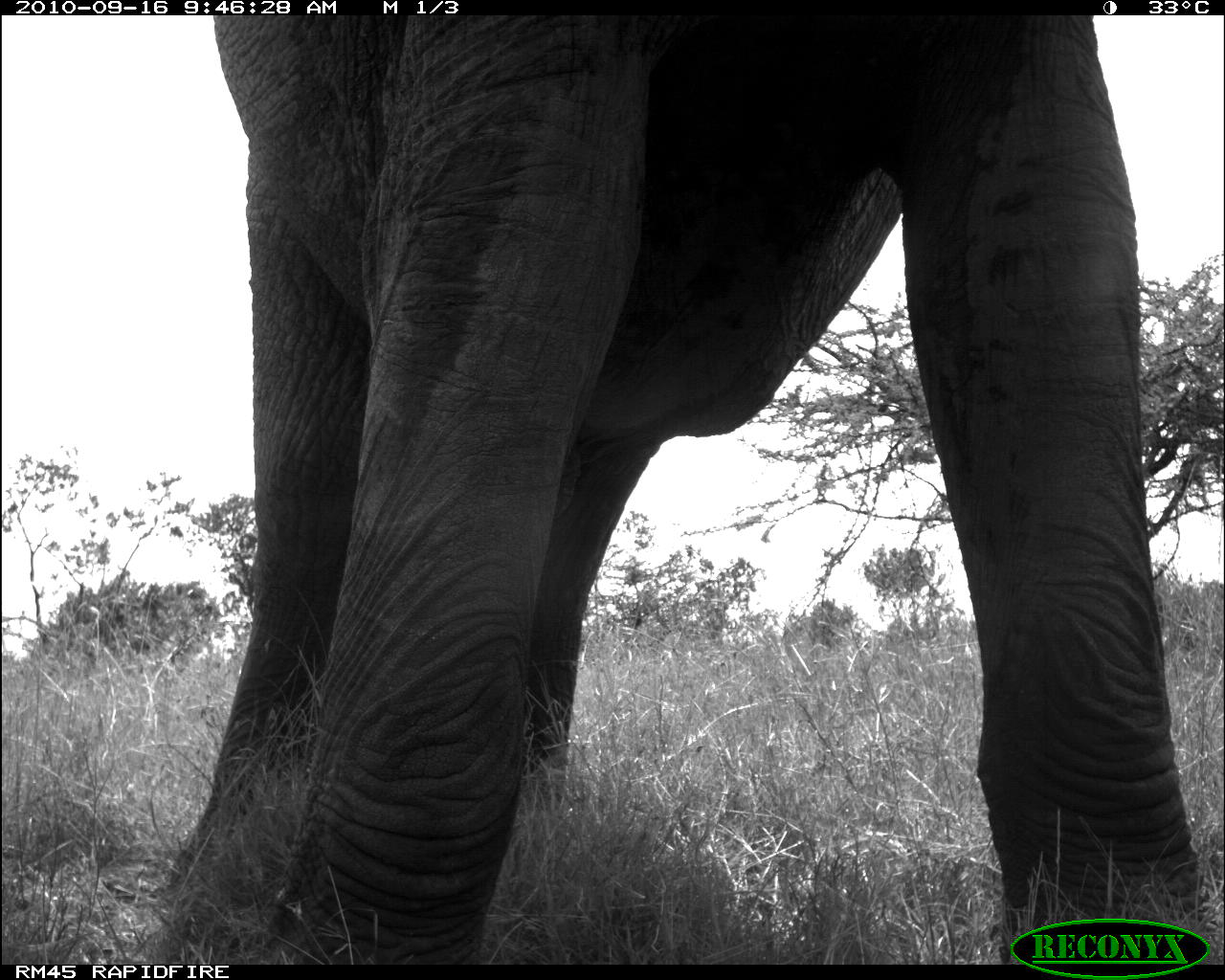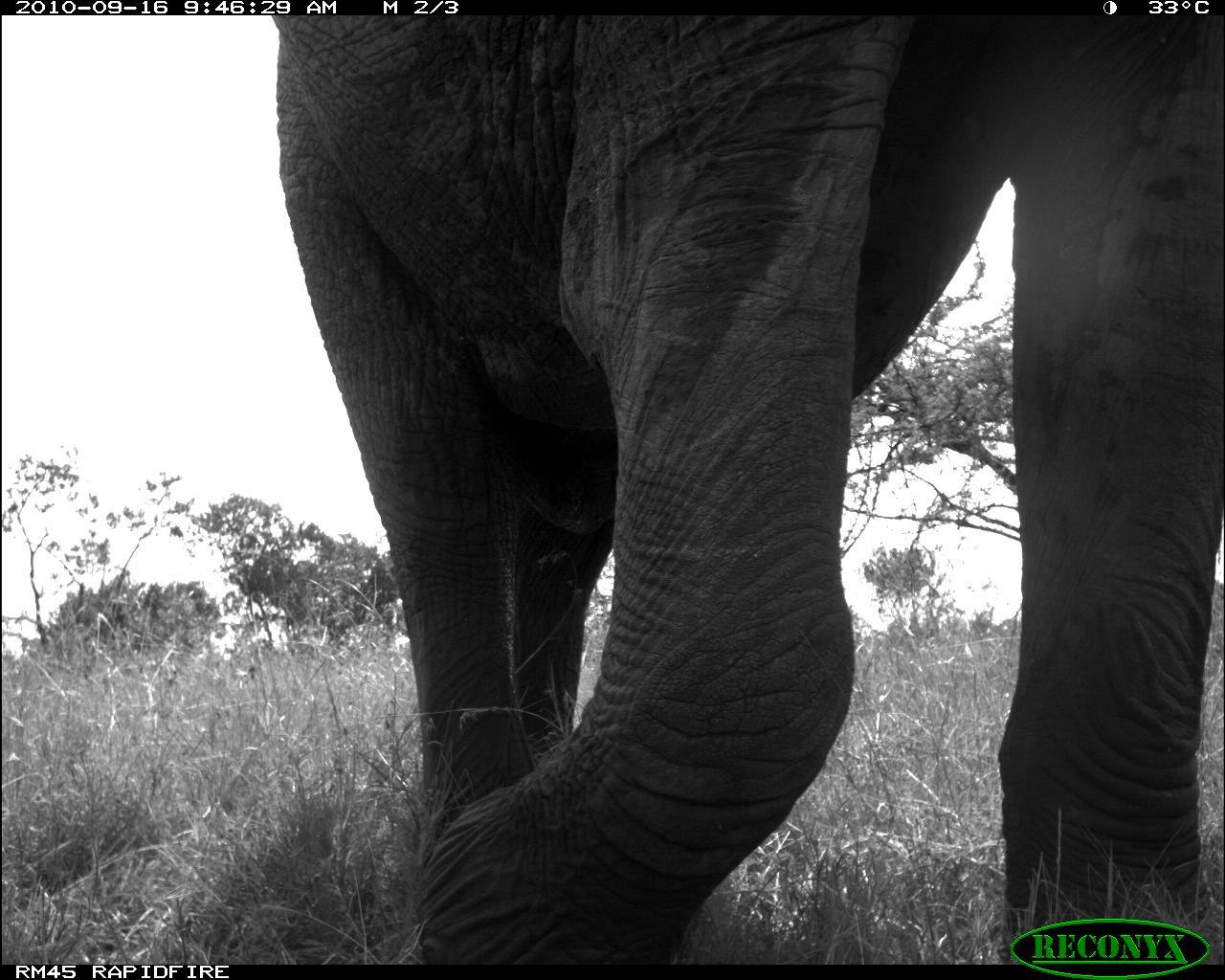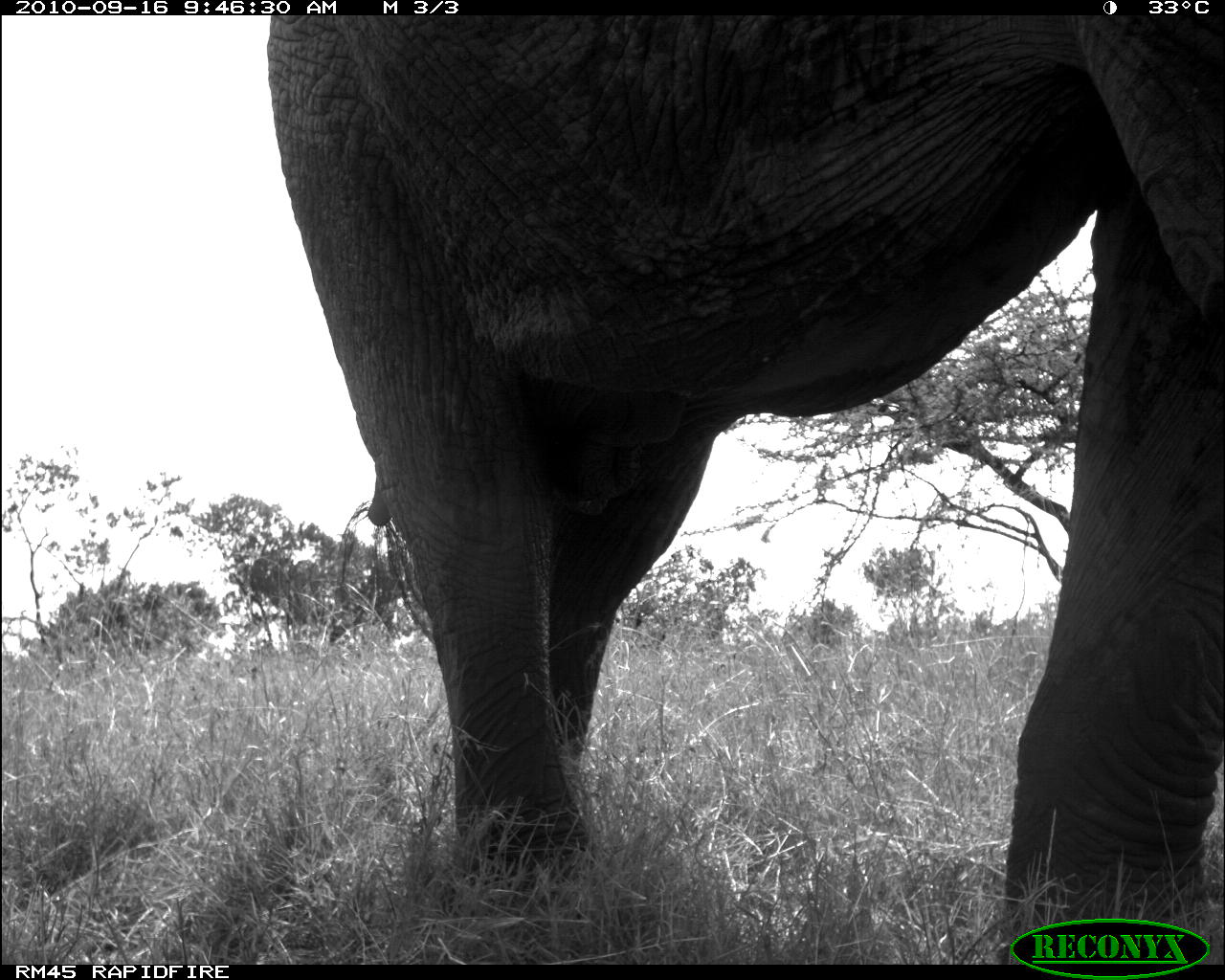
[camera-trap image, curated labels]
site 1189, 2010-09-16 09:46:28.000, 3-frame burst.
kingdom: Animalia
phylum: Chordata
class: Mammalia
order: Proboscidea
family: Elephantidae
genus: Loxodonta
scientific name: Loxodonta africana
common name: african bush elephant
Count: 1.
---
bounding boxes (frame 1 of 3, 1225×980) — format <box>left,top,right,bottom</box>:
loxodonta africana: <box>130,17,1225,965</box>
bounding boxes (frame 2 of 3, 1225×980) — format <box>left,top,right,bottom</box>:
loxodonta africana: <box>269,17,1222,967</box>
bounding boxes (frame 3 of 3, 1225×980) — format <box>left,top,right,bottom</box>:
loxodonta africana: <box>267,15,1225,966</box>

# # #

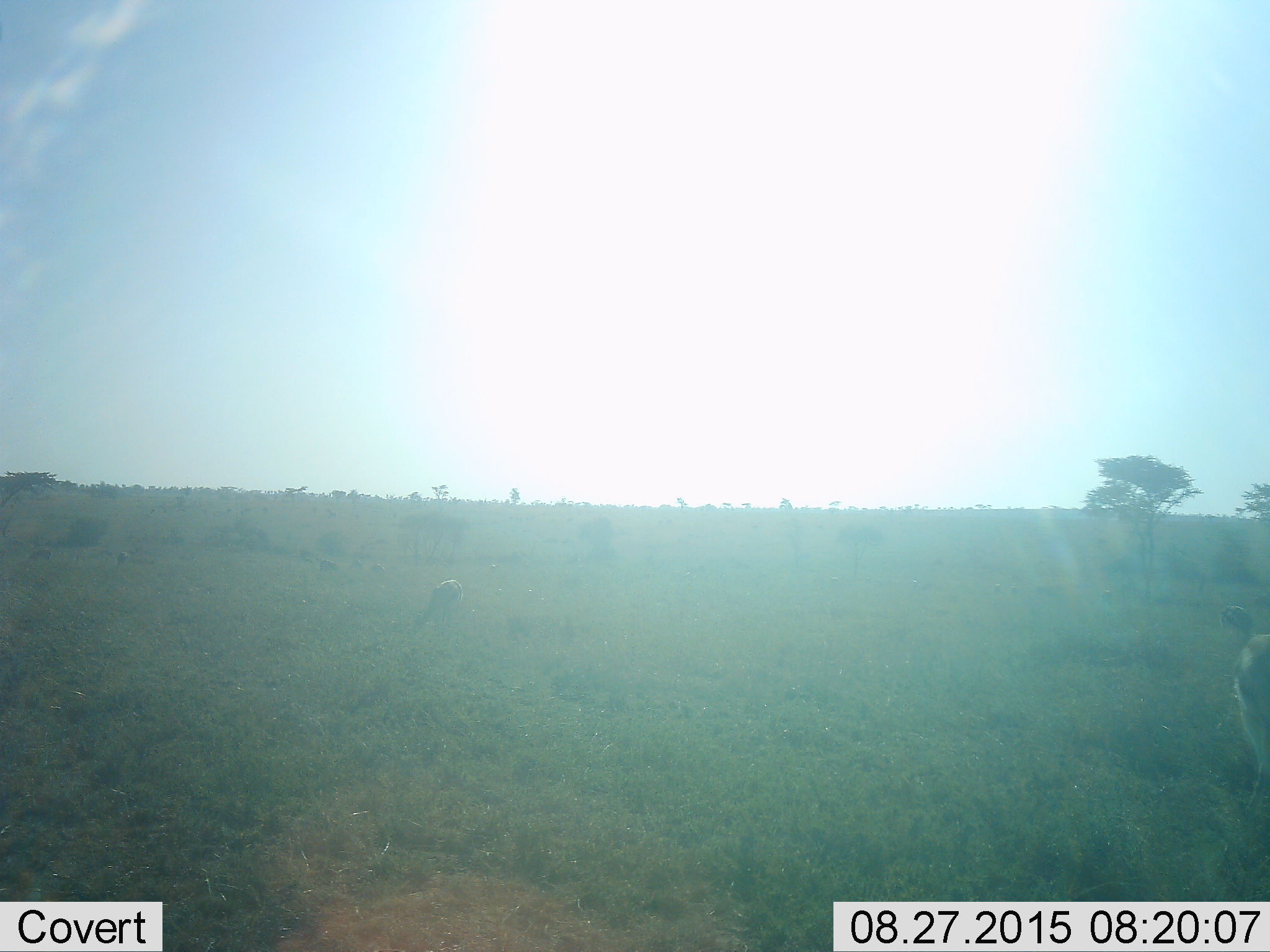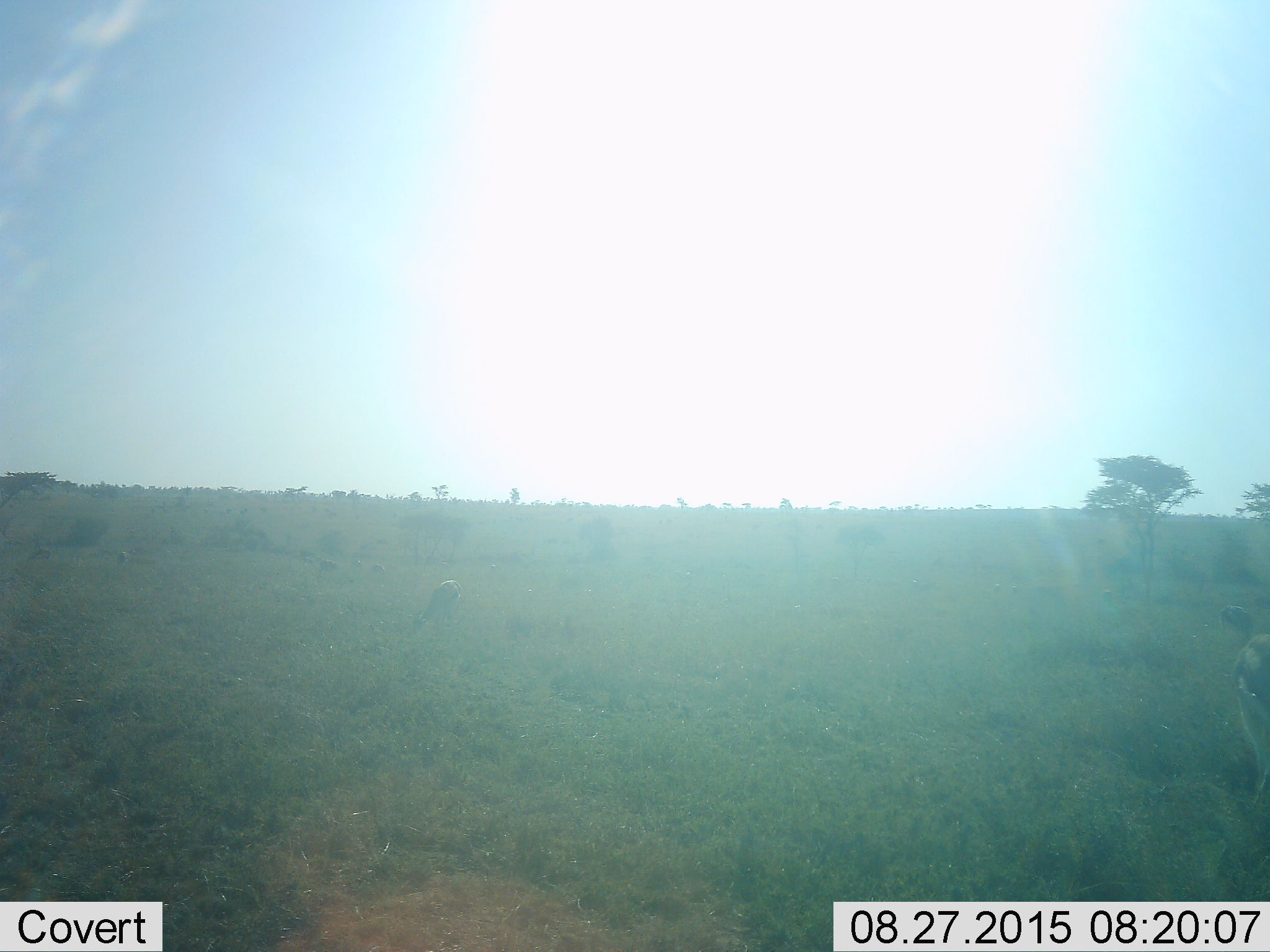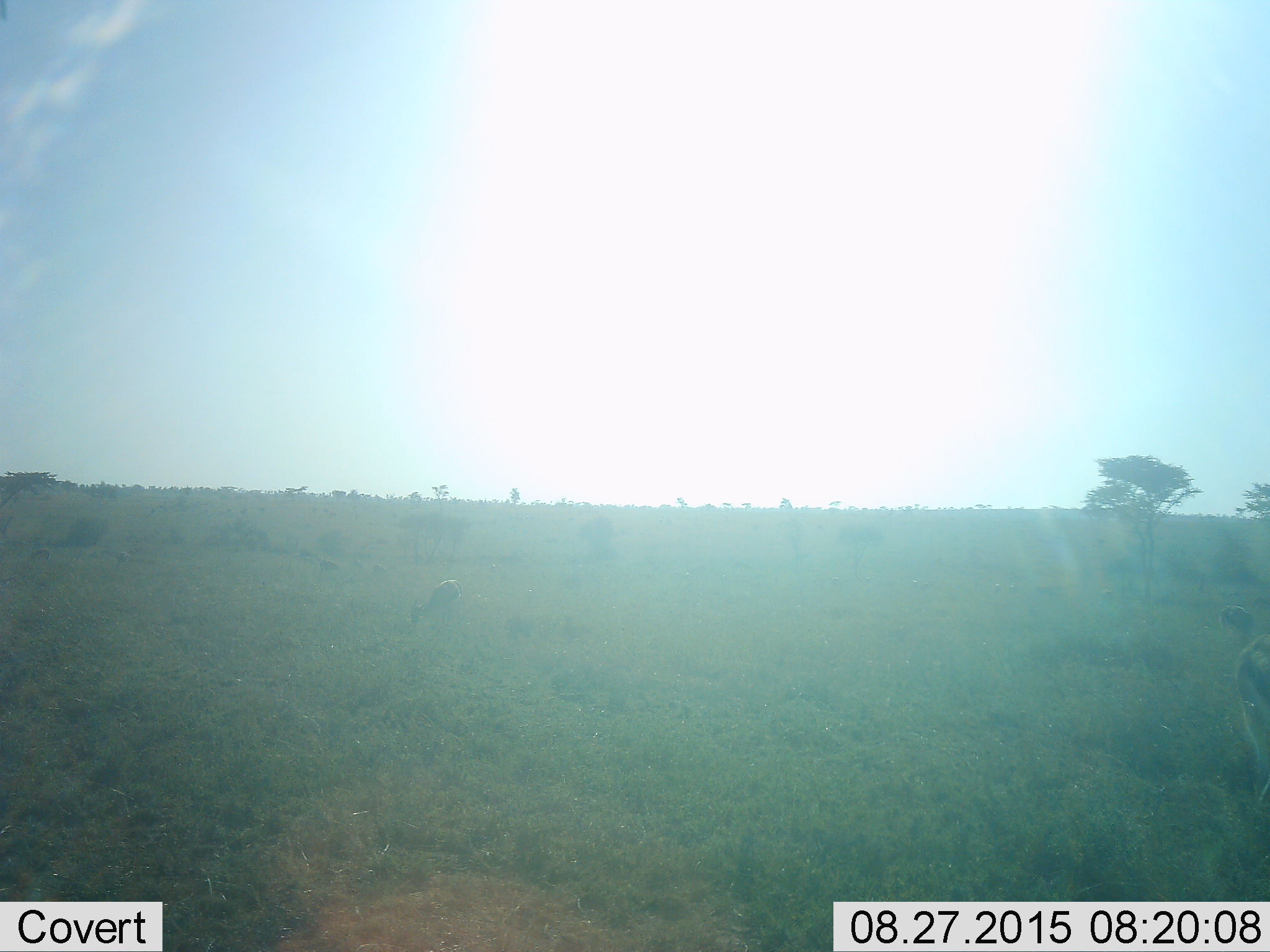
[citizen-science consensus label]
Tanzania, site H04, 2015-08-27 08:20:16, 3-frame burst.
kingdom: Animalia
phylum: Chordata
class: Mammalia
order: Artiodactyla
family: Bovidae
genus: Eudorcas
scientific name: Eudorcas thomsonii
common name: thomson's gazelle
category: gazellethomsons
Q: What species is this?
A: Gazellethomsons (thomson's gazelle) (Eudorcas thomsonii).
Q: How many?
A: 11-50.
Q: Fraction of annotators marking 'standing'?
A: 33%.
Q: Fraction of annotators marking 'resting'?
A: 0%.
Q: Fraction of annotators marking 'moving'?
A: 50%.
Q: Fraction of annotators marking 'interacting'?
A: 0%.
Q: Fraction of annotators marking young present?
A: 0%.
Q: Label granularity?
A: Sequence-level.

# # #

_TASK TO COMPLETE_.
Look above for the line containing "Q: Fraction of annotators marking 'moving'?". Output from there through the line containing "A: Sequence-level.", exactly and inclusively.

_EXERCISE ANSWER_.
Q: Fraction of annotators marking 'moving'?
A: 50%.
Q: Fraction of annotators marking 'interacting'?
A: 0%.
Q: Fraction of annotators marking young present?
A: 0%.
Q: Label granularity?
A: Sequence-level.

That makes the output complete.